**What you will do**
Copy the records from the line with "Wild Bird Club of the Philippines Mugs" to the line with "2024 Toyota Camry", inclusive, leaving the pictures out of your answer.

**Records to process**

★ ★ ★

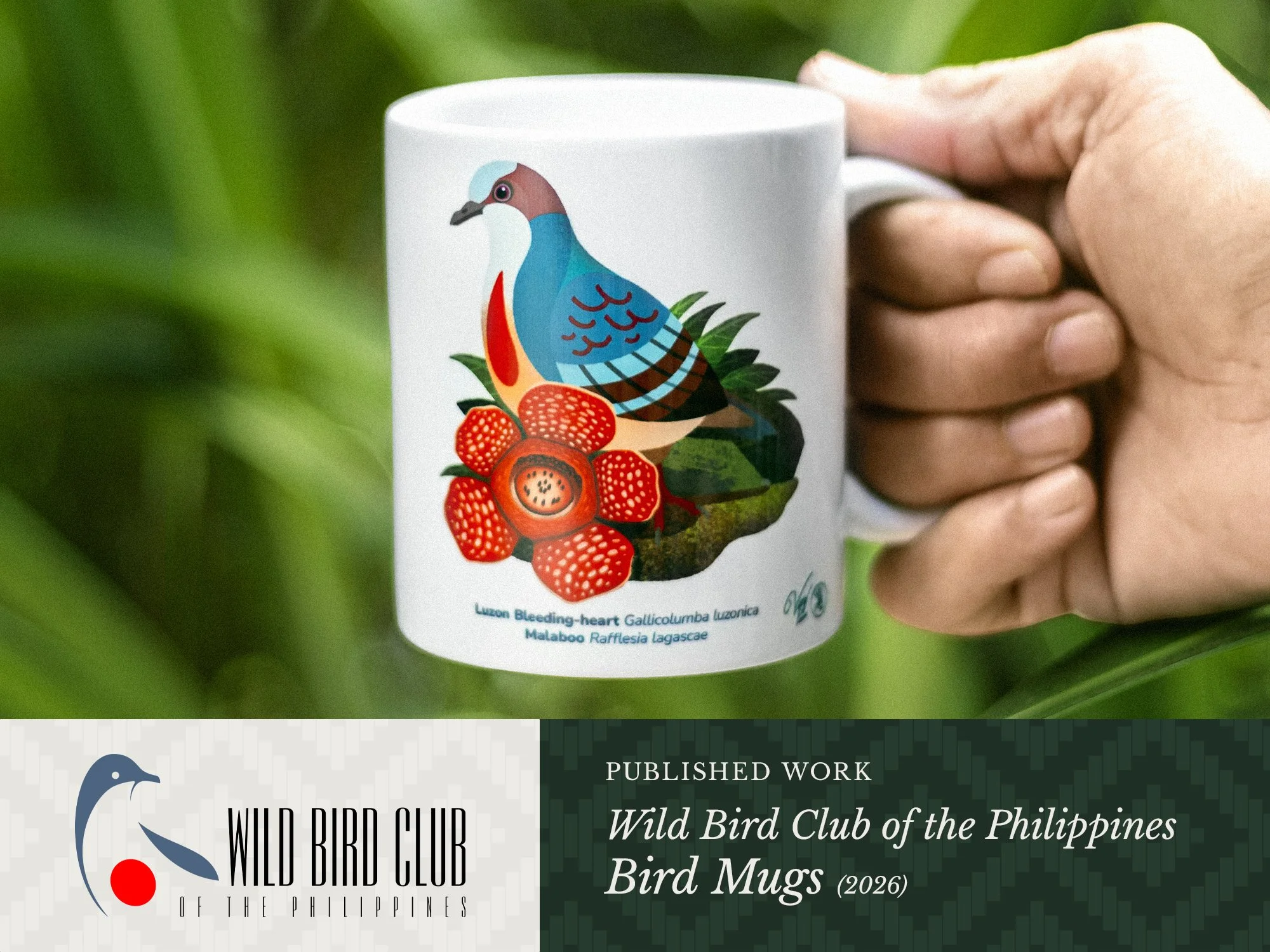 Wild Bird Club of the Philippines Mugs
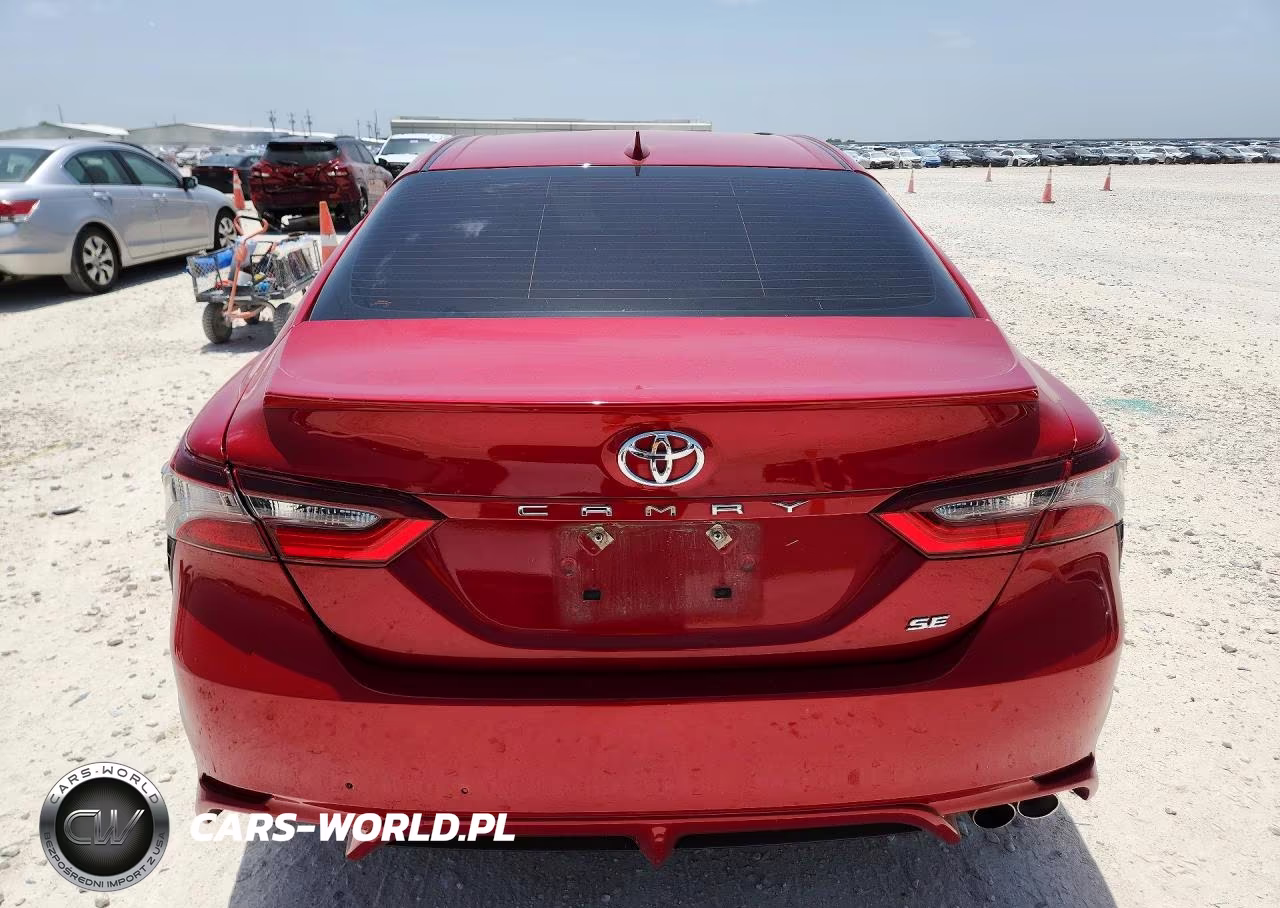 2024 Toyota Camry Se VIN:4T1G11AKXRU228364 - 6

★ ★ ★

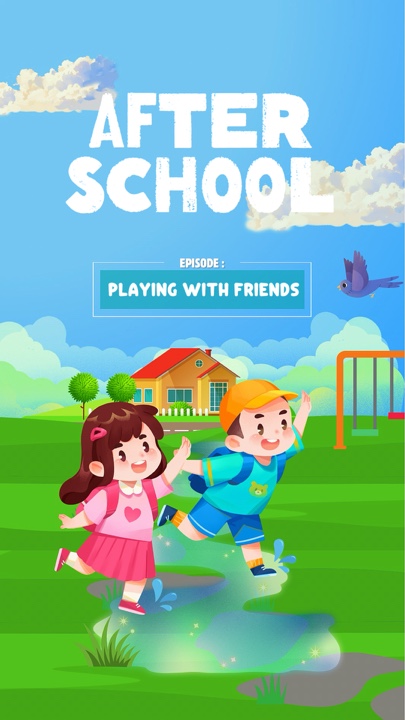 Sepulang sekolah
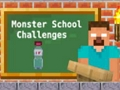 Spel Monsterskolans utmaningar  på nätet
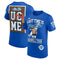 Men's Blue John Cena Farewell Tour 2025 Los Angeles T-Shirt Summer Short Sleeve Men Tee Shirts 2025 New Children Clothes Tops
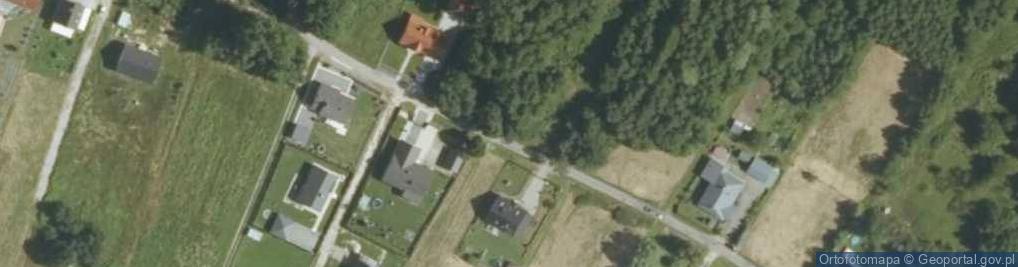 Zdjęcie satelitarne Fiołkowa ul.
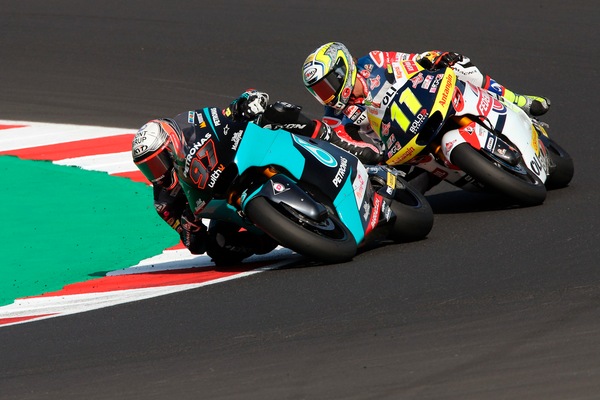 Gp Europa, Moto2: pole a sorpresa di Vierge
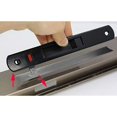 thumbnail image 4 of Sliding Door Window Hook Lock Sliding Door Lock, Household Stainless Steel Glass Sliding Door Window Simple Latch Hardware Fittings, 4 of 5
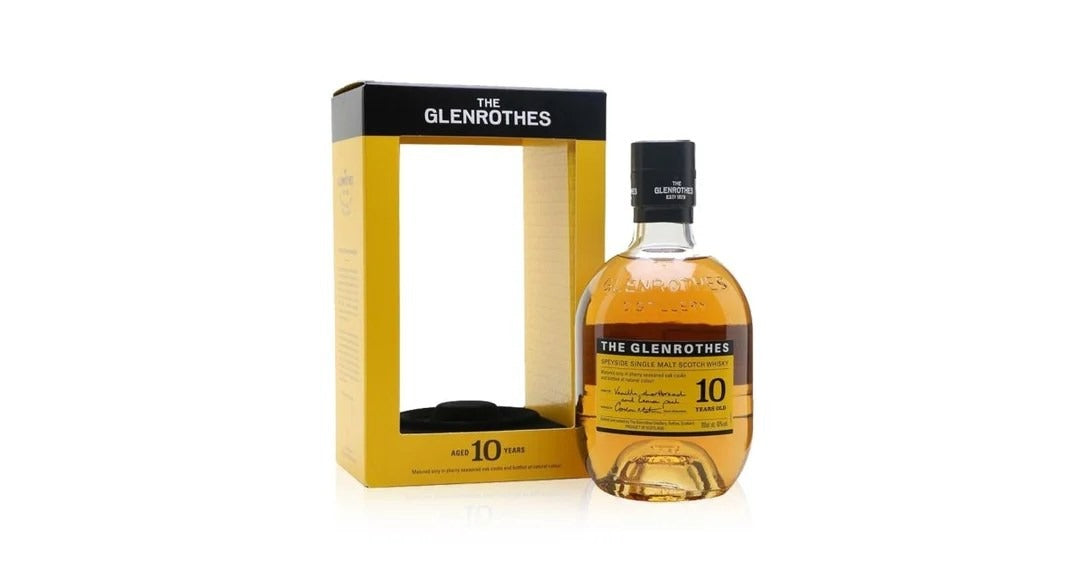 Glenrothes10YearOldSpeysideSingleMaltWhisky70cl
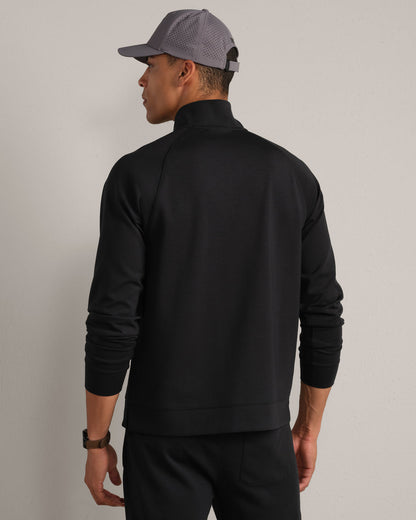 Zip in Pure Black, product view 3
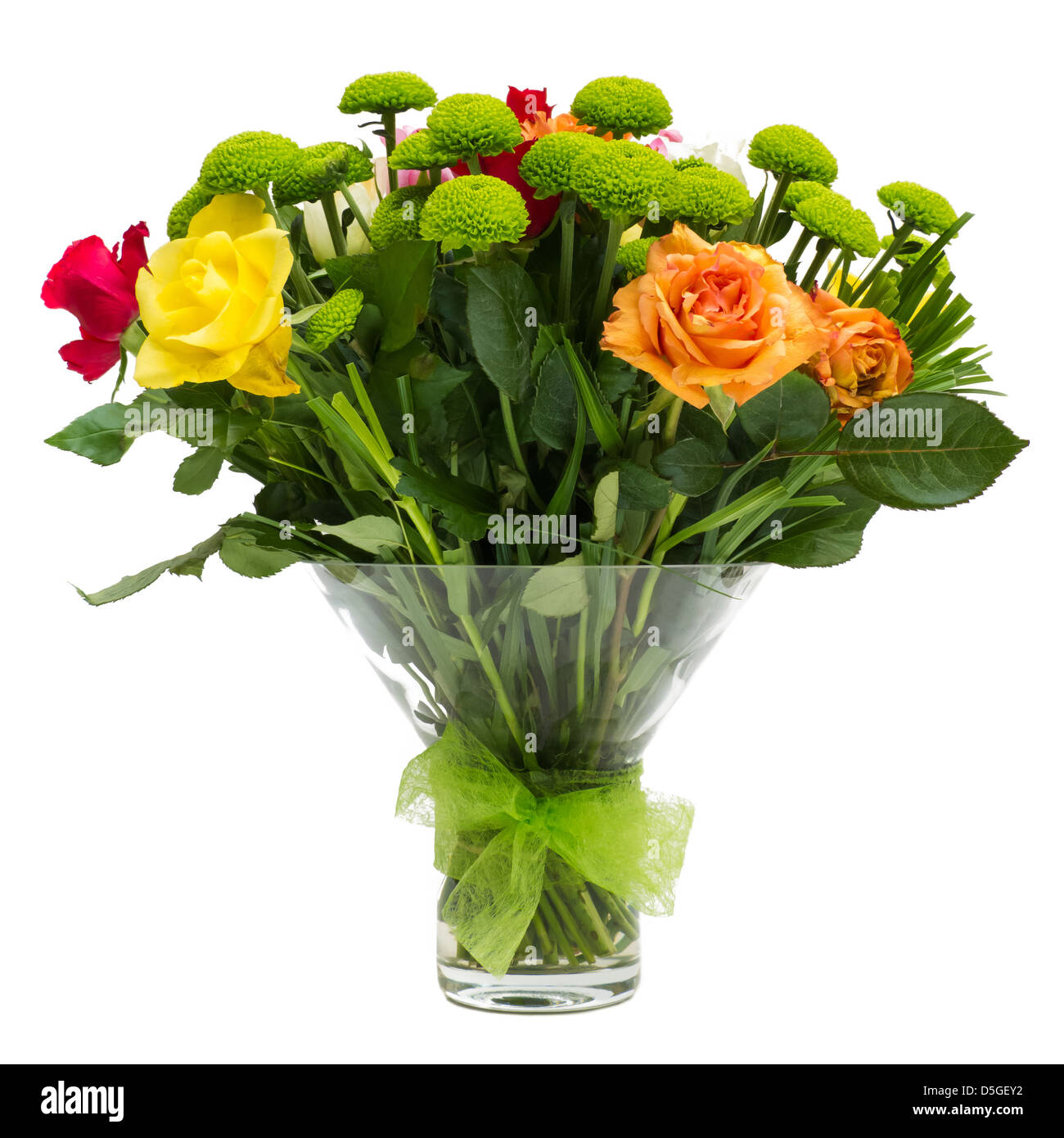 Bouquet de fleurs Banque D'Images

★ ★ ★

**Written reply**
 Wild Bird Club of the Philippines Mugs
 2024 Toyota Camry Se VIN:4T1G11AKXRU228364 - 6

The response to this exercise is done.